E fare musica con amore, come Lei vive, può davvero contribuire alla costruzione della pace nel mondo? O stiamo parlando di cose troppo grandi…? “Cerco di fare musica con passione, la musica è la mia passione. Nient’altro.”
Lei è un artista internazionale: ha suonato ad ogni latitudine ed ha incontrato ascoltatori di ogni tipo. Che ne pensa del pubblico italiano? E’ un pubblico caldo? Occorre conquistarlo poco alla volta, durante il concerto, oppure entra subito in sintonia con le sue intenzioni poetiche? “Provo sempre un grandissimo piacere ad esibirmi in Italia e trovo che ci sia un pubblico che sa apprezzare; ciò rende ancora più gradevole per me ritornarci frequentemente.”
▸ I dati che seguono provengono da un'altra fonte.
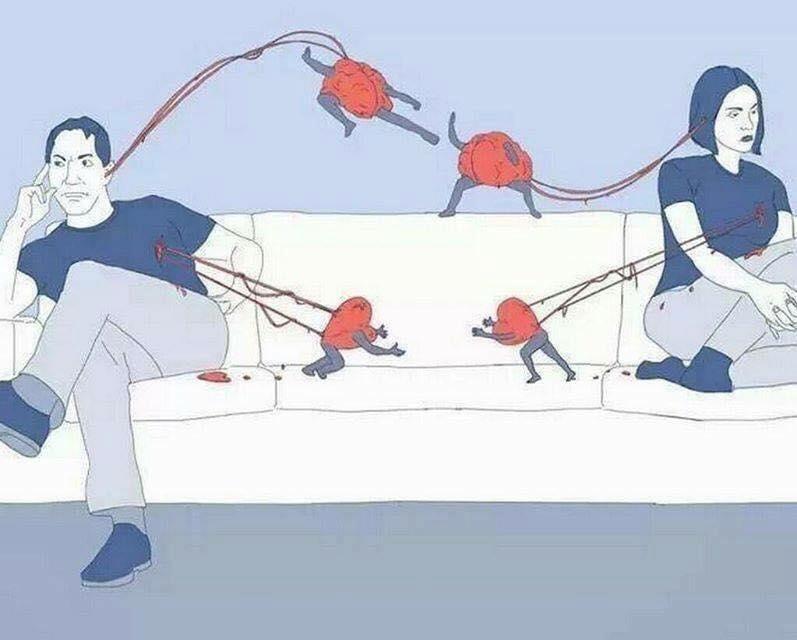 Viata de cuplu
Nell’ultimo disco dei concerti mozartiani, Lei ha scritto le cadenze. Sono quelle che usa abitualmente durante gli spettacoli, oppure ogni volta ne improvvisa una diversa? “Attualmente ho scritto solo le cadenze dei Concerti nn. 1 e 2. Per tutti gli altri uso quelle di Joseph Joachim, sia in disco che in concerto.”
Nella cadenza del Concerto n. 2 (primo movimento) lei usa il tema di apertura a note doppie e attraversa le stesse armonie; altrove (nell’Andante) mette in evidenza le patetiche appoggiature del tema. C’è anche molta analisi, quindi, nel suo lavoro di interprete, non solo un prepotente istinto musicale? “Penso che la cadenza sia davvero uno studio analitico e che essa dovrebbe sempre essere una riflessione sul contenuto tematico, armonico, ritmico del movimento cui fa riferimento. Le cadenze sono troppo spesso equivocate come una pura esibizione di maestria tecnica.”
Al termine del concerto da Lei tenuto a Cremona, ha firmato autografi e regalato cordialità. E’ sceso dal piedestallo? Sono finiti per sempre i tempi dell’artista romantico, intoccabile, lontano, avvolto nel mistero? E’ sempre stato un uomo disponibile al rapporto con il pubblico?
“Io sono una persona socievole! Non sono mai stato capace di identificarmi col ruolo di un intoccabile mistero!”